In July 2014, O'Brien signed with the Oita Heat Devils of the Japanese BJ League. Playing in 50 games that season, O’Brien finished as the team leader in points (13.0), rebounds (9.4), field goal percentage (50%), blocks (1.2), and player efficiency (14.7). He helped guide the Heat Devils to a playoff appearance as the No. 7 seed in the Western Conference.

In July 2015, O'Brien signed with Polish club MKS Dąbrowa Górnicza. O'Brien left the club in October and moved to Al Arabi of the Qatar Basketball League. While playing for Al Arabi, O'Brien led the team in points (22.3), rebounds (17.9), field goal percentage (47.8), free throw percentage (78.4), blocks (1.4), and player efficiency (31.4). He ranked first in the league in rebounds and player efficiency, third in blocked shots and ninth in scoring. O’Brien was named Qatar Center of the Year, First Team All-Qatar and to the Qatar All-Imports team.

Upon the conclusion of the Qatar Basketball league regular season, O'Brien signed with Lebanese club CS Sagesse Beirut of the Lebanese Basketball League in March 2016. In 13 games, O'Brien emerged as the league's leading rebounder at 13.2 per game and finished in the top five in player efficiency. Entering playoffs as a No. 7 seed, O'Brien hit the game-winning shot at the end of regulation to complete the series upset over No. 2 seed Tadamon Zouk to send Sagesse into the league's final four round.

O'Brien joined Al Hala of the Bahrain Premier League for the preseason Bahrain Supercup. Upon completion in mid-September, O'Brien signed with Urartu BC of Armenia in their inaugural season. O'Brien was given an Armenian passport for contributions to the country's national athletics, making him eligible to play for the National Team in future competitions. He participated in the Russian Superleague, where he led the league in rebounding (10.4 rpg) and ranked No. 4 in player efficiency (18.8). Due to sponsorship issues, the club ceased operations in early December.

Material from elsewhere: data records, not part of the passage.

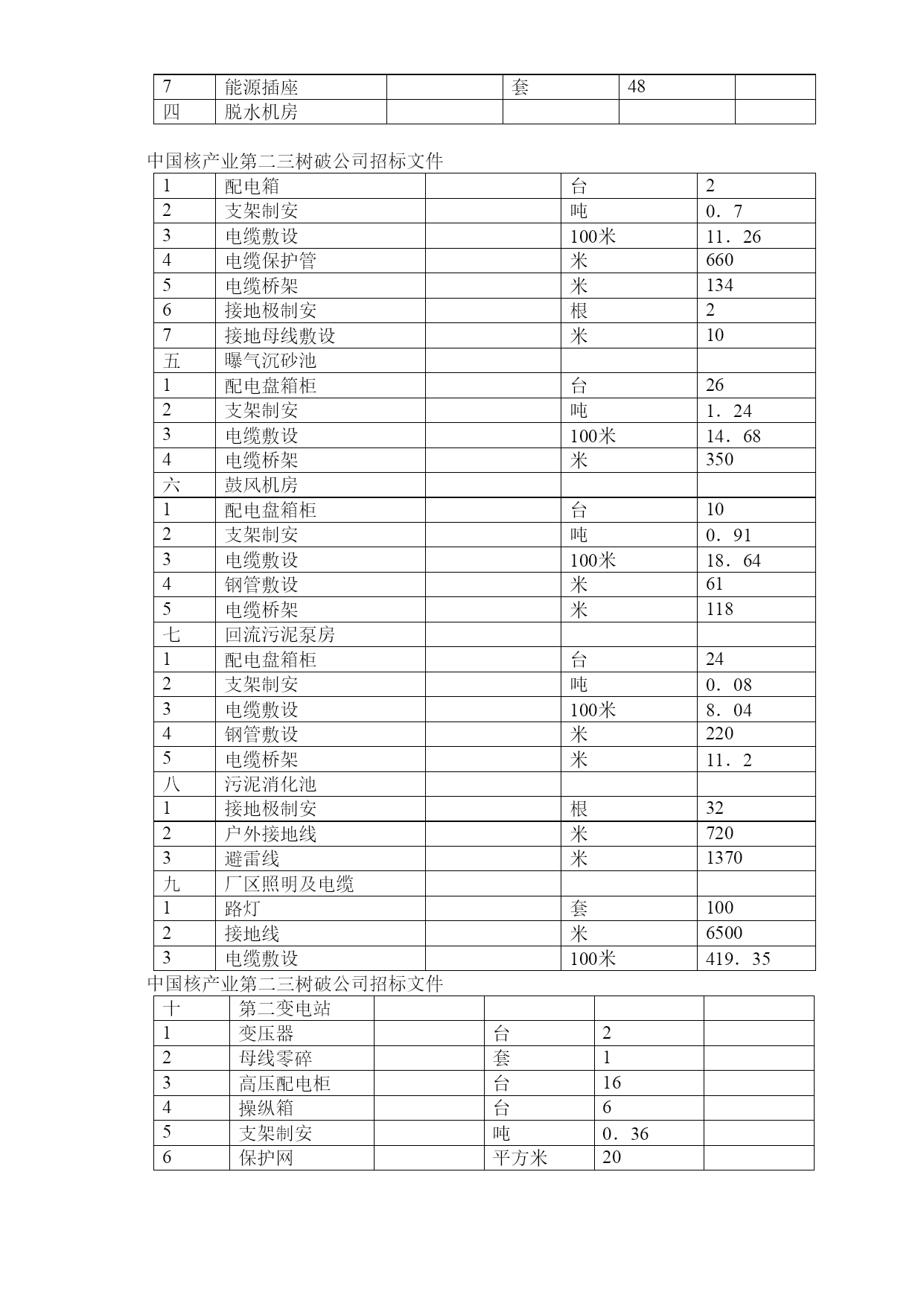 | 7 | 能源插座 |  | 套 | 48 |  |
|---|---|---|---|---|---|
| 四 | 脱水机房 |  |  |  |  |

中国核产业第二三树破公司招标文件

| 1 | 配电箱 |  | 台 | 2 |
|---|---|---|---|---|
| 2 | 支架制安 |  | 吨 | 0．7 |
| 3 | 电缆敷设 |  | 100米 | 11．26 |
| 4 | 电缆保护管 |  | 米 | 660 |
| 5 | 电缆桥架 |  | 米 | 134 |
| 6 | 接地极制安 |  | 根 | 2 |
| 7 | 接地母线敷设 |  | 米 | 10 |
| 五 | 曝气沉砂池 |  |  |  |
| 1 | 配电盘箱柜 |  | 台 | 26 |
| 2 | 支架制安 |  | 吨 | 1．24 |
| 3 | 电缆敷设 |  | 100米 | 14．68 |
| 4 | 电缆桥架 |  | 米 | 350 |
| 六 | 鼓风机房 |  |  |  |
| 1 | 配电盘箱柜 |  | 台 | 10 |
| 2 | 支架制安 |  | 吨 | 0．91 |
| 3 | 电缆敷设 |  | 100米 | 18．64 |
| 4 | 钢管敷设 |  | 米 | 61 |
| 5 | 电缆桥架 |  | 米 | 118 |
| 七 | 回流污泥泵房 |  |  |  |
| 1 | 配电盘箱柜 |  | 台 | 24 |
| 2 | 支架制安 |  | 吨 | 0．08 |
| 3 | 电缆敷设 |  | 100米 | 8．04 |
| 4 | 钢管敷设 |  | 米 | 220 |
| 5 | 电缆桥架 |  | 米 | 11．2 |
| 八 | 污泥消化池 |  |  |  |
| 1 | 接地极制安 |  | 根 | 32 |
| 2 | 户外接地线 |  | 米 | 720 |
| 3 | 避雷线 |  | 米 | 1370 |
| 九 | 厂区照明及电缆 |  |  |  |
| 1 | 路灯 |  | 套 | 100 |
| 2 | 接地线 |  | 米 | 6500 |
| 3 | 电缆敷设 |  | 100米 | 419．35 |

中国核产业第二三树破公司招标文件

| 十 | 第二变电站 |  |  |  |  |
|---|---|---|---|---|---|
| 1 | 变压器 |  | 台 | 2 |  |
| 2 | 母线零碎 |  | 套 | 1 |  |
| 3 | 高压配电柜 |  | 台 | 16 |  |
| 4 | 操纵箱 |  | 台 | 6 |  |
| 5 | 支架制安 |  | 吨 | 0．36 |  |
| 6 | 保护网 |  | 平方米 | 20 |  |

In December 2016, O'Brien returned to CS Sagesse Beirut on a short-term contract, playing in six Lebanese league games and participating in the Dubai International Tournament in February 2017. In March 2017, O'Brien signed a deal returning to Latvia with league power BK Ventspils.

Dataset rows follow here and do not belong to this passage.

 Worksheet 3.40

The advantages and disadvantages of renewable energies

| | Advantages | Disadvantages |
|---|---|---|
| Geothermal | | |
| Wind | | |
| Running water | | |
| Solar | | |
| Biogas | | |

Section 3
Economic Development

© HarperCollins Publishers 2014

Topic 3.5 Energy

On November 21, 2018, O'Brien signed with Al Ahly of the Egyptian Basketball Super League. He also participated in the Africa Basketball League, where he led the tournament in rebounds with 12 per game, to go with 13.8 points, 2.8 assists, 1.0 steals and 1.0 block shots per game.

On September 16, 2019, O'Brien signed a one-year deal with Alexandria Sporting Club of Egypt of the Egyptian National League.

==Overseas Elite==
O'Brien plays as a member of the Overseas Elite basketball team that competes in The Basketball Tournament (TBT), a summer tournament broadcast on ESPN. In 2015, O'Brien was a member of the inaugural Overseas Elite basketball team that competed in TBT 2015. The team, composed of other overseas professionals, went on to defeat Team 23 in the championship game, taking home a $1 million prize.

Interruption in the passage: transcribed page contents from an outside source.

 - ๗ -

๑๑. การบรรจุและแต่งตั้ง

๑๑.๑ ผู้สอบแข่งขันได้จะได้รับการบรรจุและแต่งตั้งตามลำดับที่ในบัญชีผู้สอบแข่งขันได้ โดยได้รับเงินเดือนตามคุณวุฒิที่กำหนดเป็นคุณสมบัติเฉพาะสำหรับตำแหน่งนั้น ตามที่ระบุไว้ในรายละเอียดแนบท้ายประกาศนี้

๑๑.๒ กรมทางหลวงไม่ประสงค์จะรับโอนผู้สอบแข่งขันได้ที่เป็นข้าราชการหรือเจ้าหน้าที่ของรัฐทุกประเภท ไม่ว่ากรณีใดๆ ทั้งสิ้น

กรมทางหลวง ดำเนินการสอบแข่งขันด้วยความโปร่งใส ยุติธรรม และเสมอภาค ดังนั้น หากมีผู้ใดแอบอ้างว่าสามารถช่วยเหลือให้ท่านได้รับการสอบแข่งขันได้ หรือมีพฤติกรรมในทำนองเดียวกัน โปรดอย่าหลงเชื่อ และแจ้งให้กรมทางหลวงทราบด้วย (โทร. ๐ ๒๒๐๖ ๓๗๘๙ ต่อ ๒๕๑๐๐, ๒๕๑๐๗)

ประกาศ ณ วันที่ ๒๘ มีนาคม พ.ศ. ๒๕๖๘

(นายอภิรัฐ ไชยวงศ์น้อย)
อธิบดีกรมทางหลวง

In summer 2016, O'Brien and Overseas Elite repeated as champions, defeating Team Colorado in the TBT 2016 finals, winning an increased $2 million prize. O'Brien and Overseas Elite won their third championship at TBT 2017, defeating Team Challenge ALS in the finals, for another $2 million prize. At TBT 2018, O'Brien and Overseas Elite won their fourth championship, defeating Eberlein Drive in the finals, to secure another $2 million prize.

==Personal life==
O'Brien was born March 3, 1989, in Media, Pennsylvania. His family moved to Lancaster, Pennsylvania, when he was young. His father, Roy, played football at the University of Penn and was an assistant football coach at Widener University. His mother, Pam, played both lacrosse and basketball at Hood College. His older sister, Kim, was a triple jumper at Muhlenberg College. His younger sister, Julia, plays professional volleyball. She was a two-time All-PSAC First Team selection at West Chester University and the 2014 PSAC Player of the Year.
 His uncle, Bruce Frank, played basketball at the University of Penn and went on to play professionally in Germany. His cousin, Matt Frank, was the starting right guard and team captain of James Madison University's 2016 National Championship football team.